Yeah, I tried my hand at adding amd64_win support to QBE, but going through the very dense code was a slog. I kept refactoring and commenting it just to make heads or tails of it, but ultimately realized I would never be able to minify it back to something upstreamable. I applaud Scott Graham's perseverance and tenacity.
Quentin took pity on me and let me upstream amd64_win with my lengthy variable names and including chatty comments. :)

SysV and Win x64 differ enough that the Windows code is mostly unrelated to/detached from the other backends, so it doesn't feel (too) awful for it to have its own idiosyncratic style.

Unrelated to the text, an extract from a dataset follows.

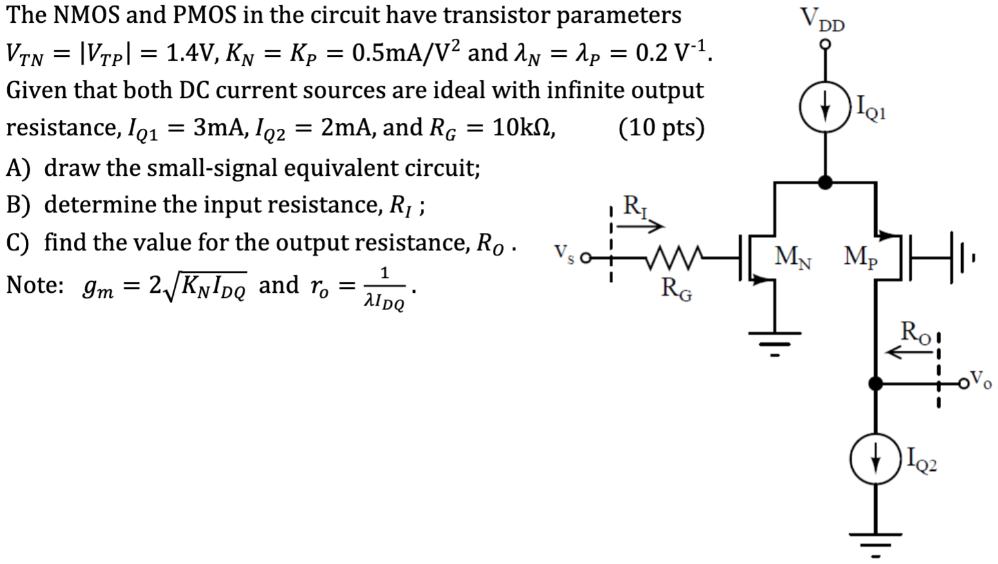 The NMOS and PMOS in the circuit have transistor parameters VTN = |VTP| = 1.4V and KN = KP = 0.5mA/V^2 and lambda_N = lambda_P = 0.2 V^-1. Given that both DC current sources are ideal with infinite output resistance, IQ1 = 3 mA, IQ2 = 2 mA and RG = 10kohm, (10 pts)
A) draw the small-signal equivalent circuit;
B) determine the input resistance, RI ;
C) find the value for the output resistance, RO.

I tried to look at the QBE code years ago while I was writing my own SSA code. I got approximately nowhere because I can't read code like that. Turns out that reading the SSA papers and writing the code was a lot easier than reading QBE.
Yeah that looks like they've prioritised code golfing a bit too much over code quality. Also using AT&T assembly syntax shows poor taste. Definitely 80s themed software.
It is hard for me to fully trust a compiler backend that isn't self hosted. There is a discipline that self hosting imposes that would both improve the quality of their ir as well as the backend itself. A self hosted backend can always be updated to have performance meeting or exceeding the best that llvm or any other backend can offer.
Bitdiddler style, he thinks he's smart for making his code convoluted and unreadable.